Every browse() / browseAll() call hits the PSR-16 cache by default. A recursive walk benefits enormously: the second walk over the same subtree (no schema change in between) is mostly cache hits.

For a one-off inventory job:

• Leave caching on (InMemoryCache is the default).
• If the job is in a short-lived script, the cache adds no value — the second walk does not happen — but it also adds negligible cost.

For a periodic discovery worker:

• Use a persistent cache (FileCache, Redis) via setCache(). The cost amortises across runs.
• Invalidate on schema deploys with $client->invalidateCache($root) or $client->flushCache().

See Observability · Caching.

Choosing a nodeClassMask

OPC UA browse returns Variables, Objects, Methods, Views, Types — by default, all of them, including the type definitions of every node visited. That balloons the result set.

Two common masks:

// Just folders and devices — for tree navigation
$mask = NodeClass::Object->value;

// Just data — for inventory of every tag in a plant
$mask = NodeClass::Variable->value;

// Both — when you want the structure and the leaves
$mask = NodeClass::Object->value | NodeClass::Variable->value;

Cutting Type and Method from the mask typically cuts result-set size by 30-60% on industrial servers.

Cycle detection in browseRecursive

The built-in browseRecursive() tracks NodeIds it has already visited and short-circuits. The streaming patterns above replicate that — do not assume the server publishes a tree. Two real-world shapes that loop:

• An object has a HasNotifier reference back to its parent device.
• A type definition references itself transitively through HasSubtype and HasComponent.

Without cycle detection, both walk forever.
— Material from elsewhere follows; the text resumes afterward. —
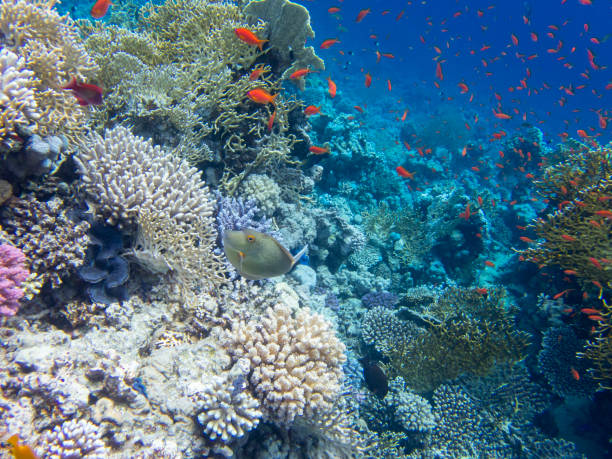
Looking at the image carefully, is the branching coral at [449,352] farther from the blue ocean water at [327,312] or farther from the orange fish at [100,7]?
the orange fish at [100,7]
Performance numbers (ballpark)

Real-world numbers from the library's integration suite (LAN attached UA-.NETStandard server):

The streaming pattern is roughly the same speed (the wire traffic dominates), but holds constant memory.

When not to walk

If the address space is well-known and stable, hardcode the NodeIds in configuration. The library is fast enough that resolving them at startup with resolveNodeId() is fine; recursive discovery is for inventories and unknown servers.